If the program jumps from switch to default during execution, object A is not correctly initialized. Ensure that object initialization is an important design philosophy of C ++, so the compiler will strictly check this violation, as in the above example code, the default statement is not followed by, however, given that code changes may be accidentally used in the future, the code is blocked.
"
Does it still take into account the possibility of accidental use of code changes in the future?

2>
Class B
{
};
Why did the author say that no initialization was made when declaring a B object? Didn't the class use its default constructor to initialize the object without declaring the constructor? Why did the author say there is no initialization?

3>
Why is there a problem without initialization? Must all objects in C ++ be initialized? That's not the case.
The author seems to be saying that .!

//////////////////////////////////////// //////////////////////////////////////// //////////////////////////////////////// //

 

First of all, we must acknowledge that the author has raised this question very well. Many people will encounter this situation. However, his understanding of this problem may be a misunderstanding or inadequate.
The following is my analysis code:

switch (t){case 0:    int a = 0;    break;default:    break;}

The error message in G ++ is:
Case_init.cpp: 9: Error: Jump to case label
Case_init.cpp: 7: Error: crosses initialization of 'int'
First, the author mentioned that the problem lies in the scope of the local variable or the automatic variable. The point is very good. The local variable scope is only between curly brackets. So solution 1: code:

 switch (t){case 0:  { //added for fix problem     int a = 0;     break;  } //added for fix problemdefault:     break;}

The problem is solved. In the new constraints, variable a works well and implements the intention correctly. Solution 2: code:

switch (t){case 0:    int a;    a = 0;    break;default:    break;}

That's right. It seems that both solutions have completed the goal and are equivalent. So the author moved his attention to the initialization issue and held it apart. At the end, he did not know why initialization was possible or sometimes not.
As a matter of fact, it is completely clear that I modified the program and added several print statements: code:

# Include <stdio. h> int main () {printf ("enter a number:"); int t; scanf ("% d", & T); Switch (t) {Case 0: int A; printf ("/n a = % d/N", a = 0); break; Case 1: printf ("/n a = % d/N ", a = 1); break; default: printf ("/n a = % d/N", A = T); break ;}}

After compilation, run the command to see if everything is normal. It may be strange that int A is declared in case 0! If 1 is selected during running, will it skip? How can it be used in Case 1 and default?
I don't know whether you select 0 or not.
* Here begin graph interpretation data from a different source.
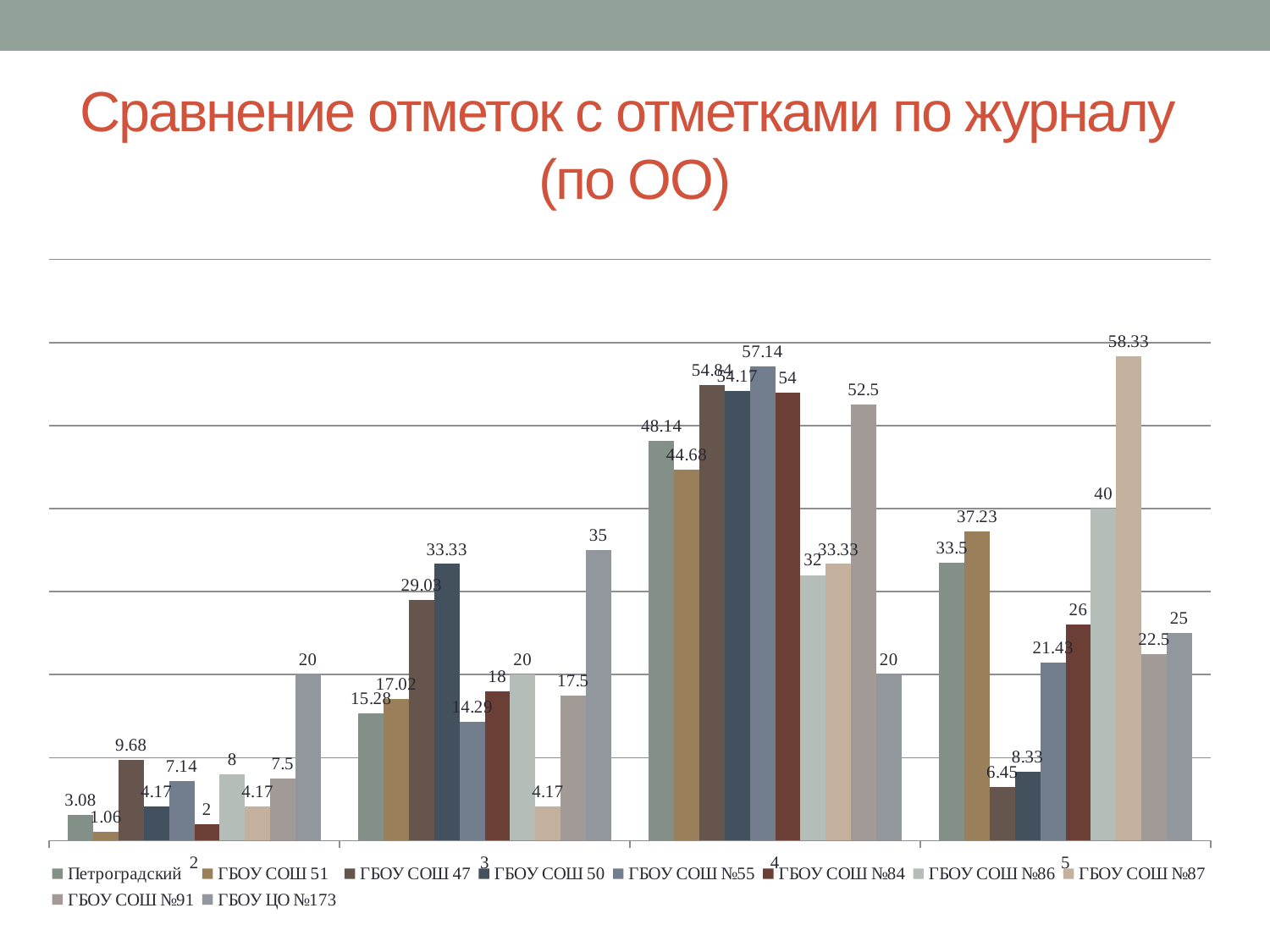
What is the value for ГБОУ ЦО №173 in category 3? 35 How many series does the legend list? 10 What is the value for ГБОУ СОШ 47 in category 5? 6.45 What is the title of the chart slide? Сравнение отметок с отметками по журналу (по ОО) Which series has the lowest value in category 2? ГБОУ СОШ 51 Which series has the highest value in category 5? ГБОУ СОШ №87 How many categories are shown along the x axis? 4 What kind of chart is shown on the slide? bar chart Which series has the highest value in category 4? ГБОУ СОШ №55 What is the value for Петроградский in category 4? 48.14 In category 5, what is the difference between the values for ГБОУ СОШ №87 and ГБОУ СОШ №86? 18.33 In category 4, which is larger: the value for ГБОУ СОШ №55 or for ГБОУ СОШ №84? ГБОУ СОШ №55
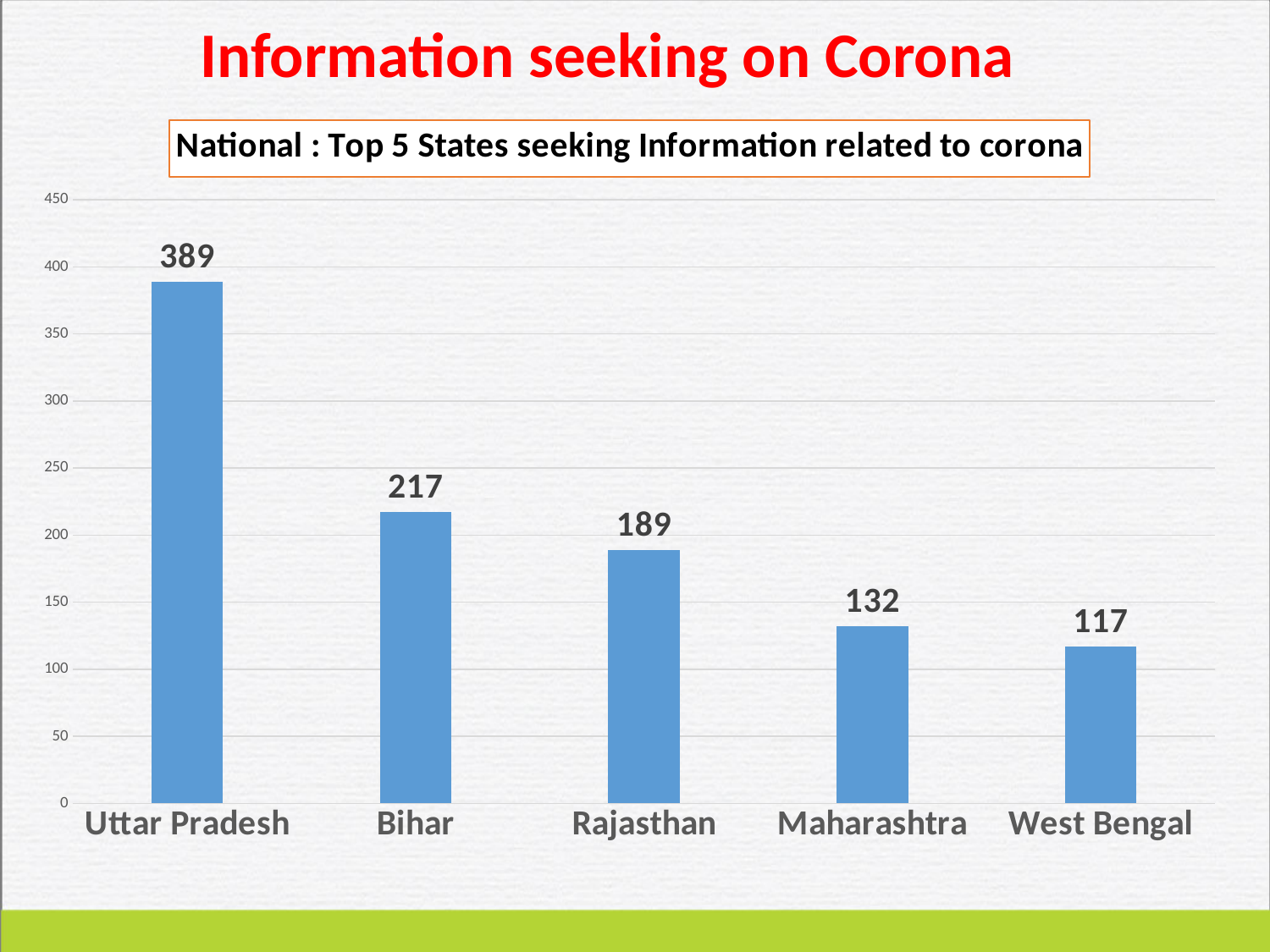
What is the value for Rajasthan? 189 What is the value for Maharashtra? 132 What is the value for Uttar Pradesh? 389 What kind of chart is shown on the slide? Bar chart How many states are shown in the chart? 5 What is the title shown in the box above the chart? National : Top 5 States seeking Information related to corona Which state has the lowest value? West Bengal What is the value for Bihar? 217 Which is larger, the value for Rajasthan or the value for Maharashtra? Rajasthan Which state has the highest value? Uttar Pradesh What is the value for West Bengal? 117 What is the difference between the values for Uttar Pradesh and Bihar? 172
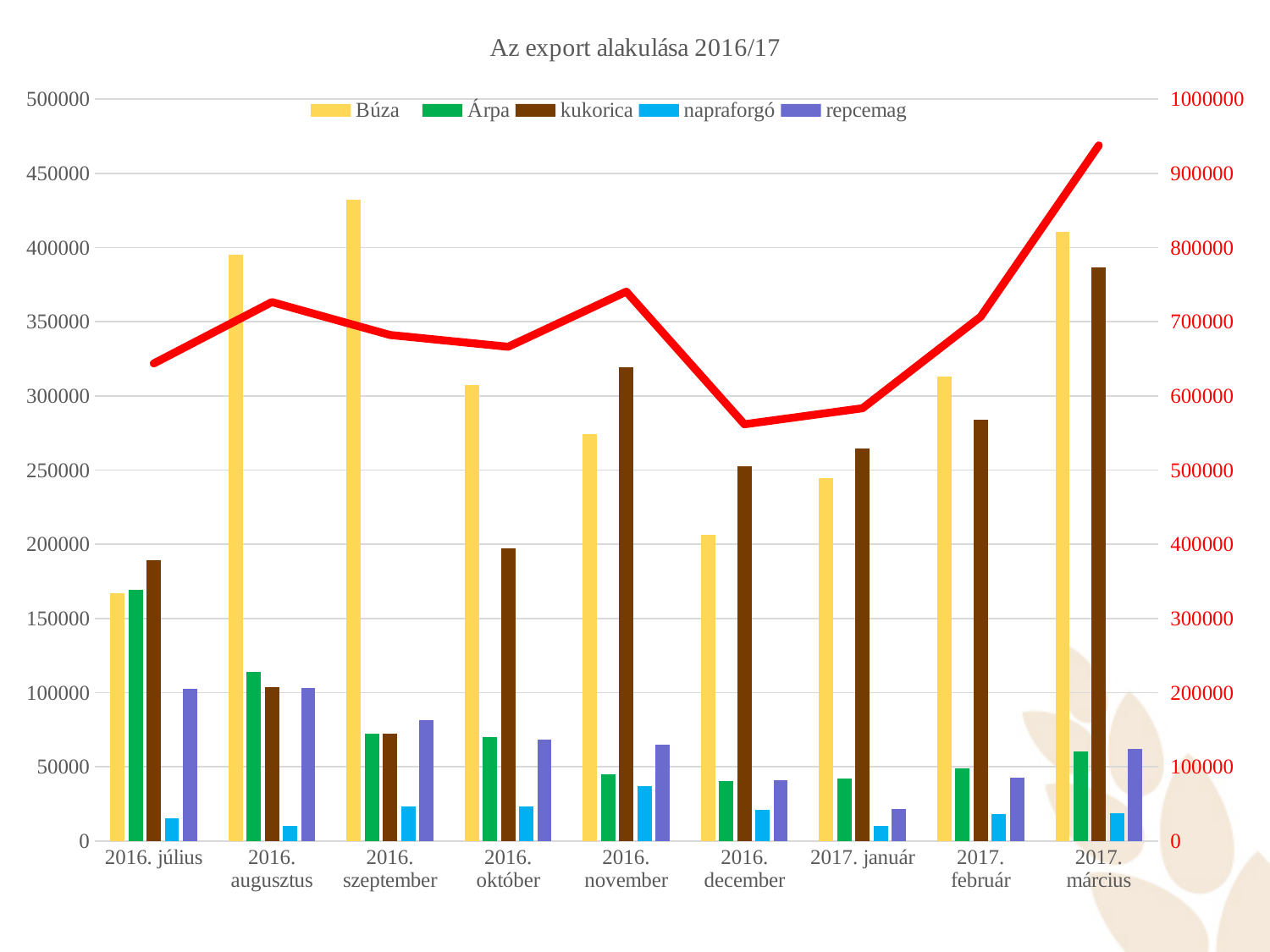
In which month is the Búza bar lowest? 2016. július What kind of chart is this? Bar chart combined with a line In which month is the Árpa bar highest? 2016. július In which month is the Búza bar highest? 2016. szeptember In 2016. november, which is larger, Búza or kukorica? kukorica Is the kukorica value for 2016. november greater or less than 300000? greater Is the Búza value for 2016. szeptember greater or less than 400000? greater What is the title of the chart? Az export alakulása 2016/17 How many series does the legend list? 5 In which month is the kukorica bar lowest? 2016. szeptember In which month is the kukorica bar highest? 2017. március How many months are shown on the x axis? 9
The defined local variable A is within its scope (from declaration to ending curly braces ).
Are valid.
Here we should understand why the compiler responds to int A = 0; Initialization!
Although you know that A is used only in case 0, A is not used in Case 1 or default, but the compiler doesn't understand your mind,
To avoid unnecessary troubles when using this variable elsewhere, make an error reminder. As for the example of the class below, the truth is the same.
The so-called believe in books is not as good as having no books, not to mention the Masters' handwriting. We have a longer eye and more hands-on work to help analyze problems.